C.S. Lewis was famous for taking ordinary topics, injecting them with an unexpected twist of thought, and presenting them in a fanciful way for his readers. His thoughts on Christmas are no exception.

In 1954, Lewis sat down to write an essay entitled Xmas and Christmas: A Lost Chapter from Herodotus. The essay described the fictitious island of Niatirb (aka Britain) which had a yearly celebration called “Exmas.”

As Lewis goes on to explain, the celebration of Exmas is characterized by insanity in which individuals run around sending greeting cards and buying gifts for others because it is demanded of them. Such insanity naturally brings the following results:

“And the sellers of gifts no less than the purchasers become pale and weary, because of the crowds and the fog, so that any man who came into a Niatirbian city at this season would think some great public calamity had fallen on Niatirb. This fifty days of preparation is called in their barbarian speech the Exmas Rush.

But when the day of the festival comes, then most of the citizens, being exhausted with the Rush, lie in bed till noon. But in the evening they eat five times as much supper as on other days and, crowning themselves with crowns of paper, they become intoxicated.”
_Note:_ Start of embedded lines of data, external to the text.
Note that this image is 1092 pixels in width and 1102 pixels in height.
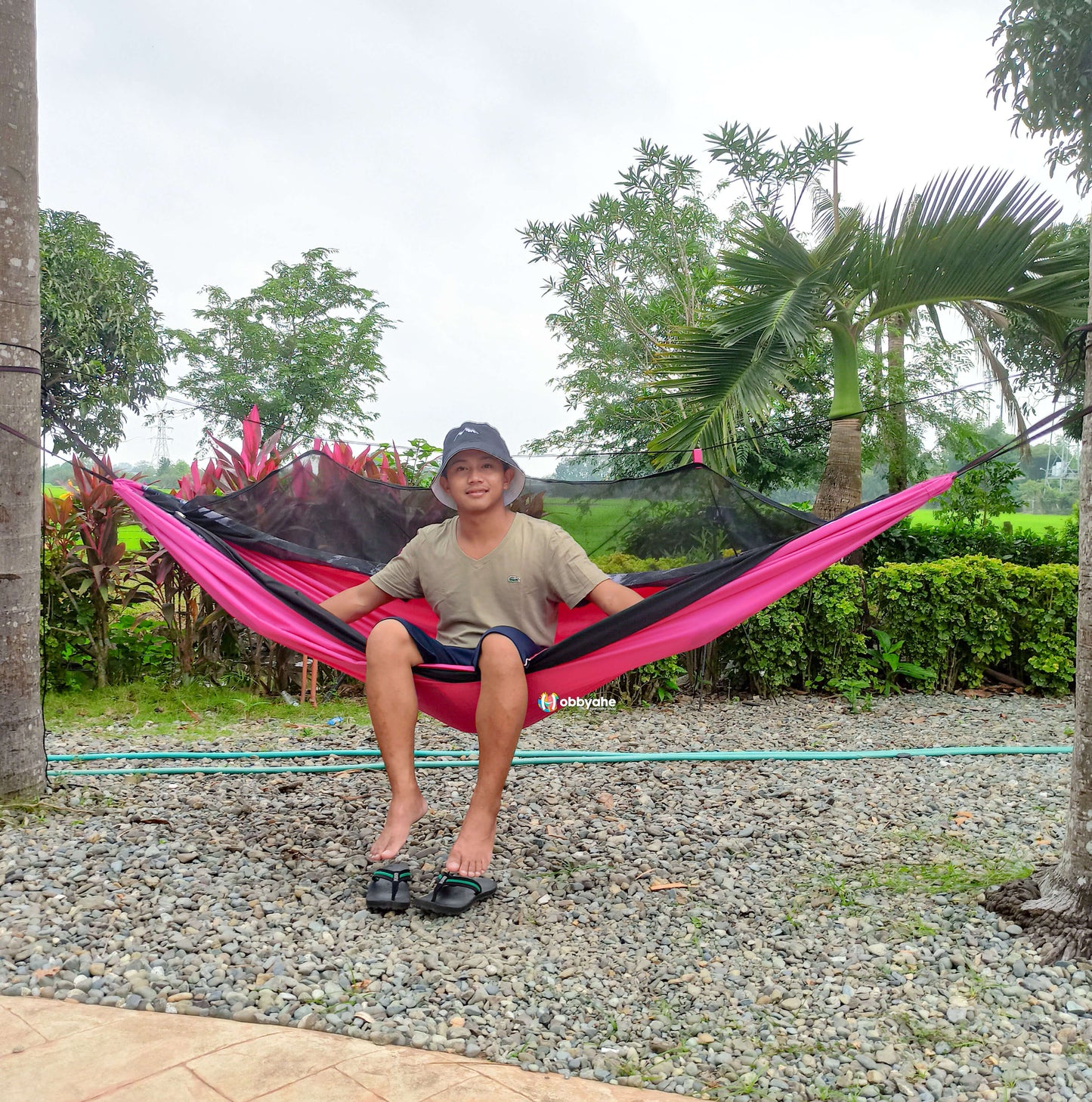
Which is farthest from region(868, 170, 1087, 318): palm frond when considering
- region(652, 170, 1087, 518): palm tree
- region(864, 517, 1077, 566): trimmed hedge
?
region(864, 517, 1077, 566): trimmed hedge

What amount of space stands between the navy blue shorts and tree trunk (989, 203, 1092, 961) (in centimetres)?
111

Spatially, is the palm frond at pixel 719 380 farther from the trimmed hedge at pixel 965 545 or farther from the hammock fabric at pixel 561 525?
the trimmed hedge at pixel 965 545

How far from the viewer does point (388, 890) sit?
1813 millimetres

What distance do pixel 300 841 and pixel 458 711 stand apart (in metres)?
0.58

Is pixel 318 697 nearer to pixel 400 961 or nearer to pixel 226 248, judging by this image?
pixel 400 961

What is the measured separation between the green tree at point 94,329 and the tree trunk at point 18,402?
16481 mm

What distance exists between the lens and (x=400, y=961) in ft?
5.22

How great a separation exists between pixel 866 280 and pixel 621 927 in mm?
3838

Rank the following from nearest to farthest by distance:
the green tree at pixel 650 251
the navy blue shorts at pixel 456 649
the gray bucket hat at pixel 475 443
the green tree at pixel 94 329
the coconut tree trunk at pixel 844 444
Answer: the navy blue shorts at pixel 456 649
the gray bucket hat at pixel 475 443
the coconut tree trunk at pixel 844 444
the green tree at pixel 650 251
the green tree at pixel 94 329

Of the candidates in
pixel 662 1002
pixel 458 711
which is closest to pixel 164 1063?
pixel 662 1002

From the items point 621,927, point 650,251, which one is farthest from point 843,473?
point 650,251

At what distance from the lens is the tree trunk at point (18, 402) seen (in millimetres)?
2145

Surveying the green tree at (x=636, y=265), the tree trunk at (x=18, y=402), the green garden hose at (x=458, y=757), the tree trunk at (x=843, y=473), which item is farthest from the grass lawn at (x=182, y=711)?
the green tree at (x=636, y=265)

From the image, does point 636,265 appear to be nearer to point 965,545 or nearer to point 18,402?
point 965,545
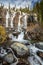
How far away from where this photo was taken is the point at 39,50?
269 cm

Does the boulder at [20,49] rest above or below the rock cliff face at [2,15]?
below

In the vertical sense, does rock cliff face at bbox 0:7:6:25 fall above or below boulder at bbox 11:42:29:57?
above

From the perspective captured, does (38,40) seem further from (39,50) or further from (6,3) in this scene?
(6,3)

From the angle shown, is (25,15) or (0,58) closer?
(0,58)

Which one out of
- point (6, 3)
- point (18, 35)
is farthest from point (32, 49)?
point (6, 3)

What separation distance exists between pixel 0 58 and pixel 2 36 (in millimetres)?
346

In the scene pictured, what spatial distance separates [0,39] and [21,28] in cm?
38

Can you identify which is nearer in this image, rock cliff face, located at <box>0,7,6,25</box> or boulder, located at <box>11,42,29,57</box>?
boulder, located at <box>11,42,29,57</box>

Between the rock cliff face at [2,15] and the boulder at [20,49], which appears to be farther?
the rock cliff face at [2,15]

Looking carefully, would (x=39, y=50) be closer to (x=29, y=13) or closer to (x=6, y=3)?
(x=29, y=13)

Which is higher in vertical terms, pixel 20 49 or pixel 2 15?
pixel 2 15

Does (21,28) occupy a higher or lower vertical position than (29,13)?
lower

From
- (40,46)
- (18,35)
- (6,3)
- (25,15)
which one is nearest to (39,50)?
(40,46)

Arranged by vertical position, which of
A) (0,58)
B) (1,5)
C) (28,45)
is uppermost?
(1,5)
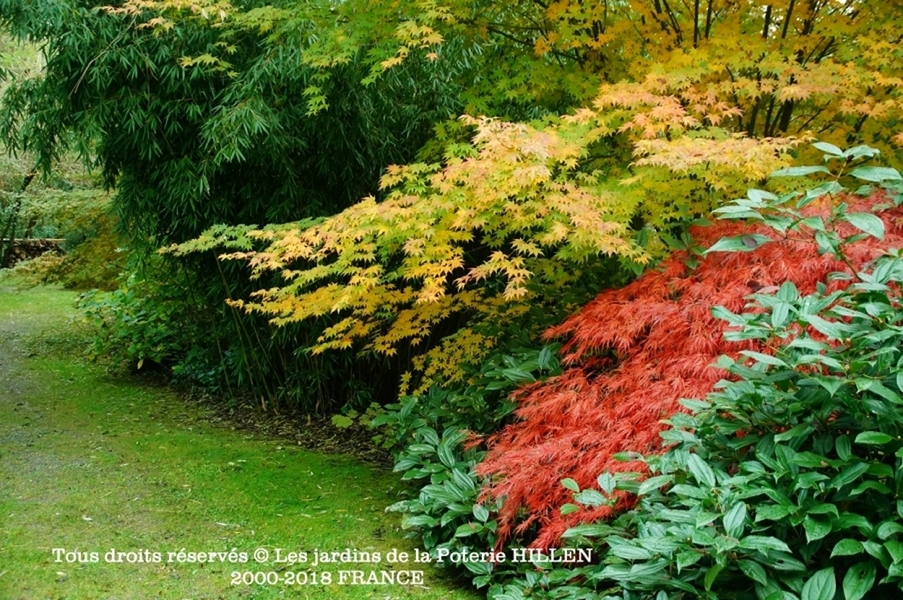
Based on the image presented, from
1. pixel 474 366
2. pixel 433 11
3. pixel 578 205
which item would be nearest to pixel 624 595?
pixel 578 205

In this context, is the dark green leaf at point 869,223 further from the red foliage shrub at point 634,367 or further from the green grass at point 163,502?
the green grass at point 163,502

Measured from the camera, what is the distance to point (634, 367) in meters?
2.59

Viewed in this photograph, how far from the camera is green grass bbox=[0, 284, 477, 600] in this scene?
268 centimetres

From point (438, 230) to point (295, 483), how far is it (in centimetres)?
184

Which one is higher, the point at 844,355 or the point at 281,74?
the point at 281,74

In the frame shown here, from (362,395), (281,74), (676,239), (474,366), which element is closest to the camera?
(676,239)

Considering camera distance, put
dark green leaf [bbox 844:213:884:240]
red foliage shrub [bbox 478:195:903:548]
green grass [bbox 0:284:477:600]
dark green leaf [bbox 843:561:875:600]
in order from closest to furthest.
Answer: dark green leaf [bbox 843:561:875:600] → dark green leaf [bbox 844:213:884:240] → red foliage shrub [bbox 478:195:903:548] → green grass [bbox 0:284:477:600]

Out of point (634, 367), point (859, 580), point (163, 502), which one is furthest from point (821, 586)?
point (163, 502)

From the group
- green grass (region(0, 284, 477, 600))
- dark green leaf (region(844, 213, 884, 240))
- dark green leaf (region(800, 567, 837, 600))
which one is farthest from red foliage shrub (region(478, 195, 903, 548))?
dark green leaf (region(800, 567, 837, 600))

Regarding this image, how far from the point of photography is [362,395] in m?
5.03

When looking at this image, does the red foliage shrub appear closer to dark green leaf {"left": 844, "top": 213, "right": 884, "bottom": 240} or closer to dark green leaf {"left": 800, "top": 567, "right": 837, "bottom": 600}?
dark green leaf {"left": 844, "top": 213, "right": 884, "bottom": 240}

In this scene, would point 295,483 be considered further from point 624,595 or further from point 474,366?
point 624,595

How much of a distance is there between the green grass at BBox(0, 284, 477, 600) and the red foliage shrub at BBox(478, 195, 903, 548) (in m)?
0.53

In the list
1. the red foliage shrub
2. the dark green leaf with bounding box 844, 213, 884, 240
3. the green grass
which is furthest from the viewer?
the green grass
What’s often overlooked in the Exmas Rush, Lewis reports, is a much smaller, simpler celebration known as “Crissmas.”

“But the few among the Niatirbians have also a festival, separate and to themselves, called Crissmas, which is on the same day as Exmas. And those who keep Crissmas, doing the opposite to the majority of the Niatirbians, rise early on that day with shining faces and go before sunrise to certain temples where they partake of a sacred feast. And in most of the temples they set out images of a fair woman with a new-born Child on her knees and certain animals and shepherds adoring the Child.”

Lewis ends his tale of Exmas on Niatirb with the conclusion that Crissmas and Exmas are simply not the same festival for two reasons:

“But what Hecataeus says, that Exmas and Crissmas are the same, is not credible. For first, the pictures which are stamped on the Exmas-cards have nothing to do with the sacred story which the priests tell about Crissmas. And secondly, the most part of the Niatirbians, not believing the religion of the few, nevertheless send the gifts and cards and participate in the Rush and drink, wearing paper caps. But it is not likely that men, even being barbarians, should suffer so many and great things in honour of a god they do not believe in.”

Lewis’s words present several poignant questions. Like the citizens of Niatirb, the Christmas rush annually wears out many Americans. But is this Christmas rush a bit hypocritical on the part of both Christians and non-Christians? If non-Christians don’t believe in the birth of Christ, then why do they go to the trouble to recognize the holiday? And if Christians truly wished to honor the birth of their Savior, then wouldn’t they be more willing to do away with the madness which accompanies the holiday in order to focus more on Him?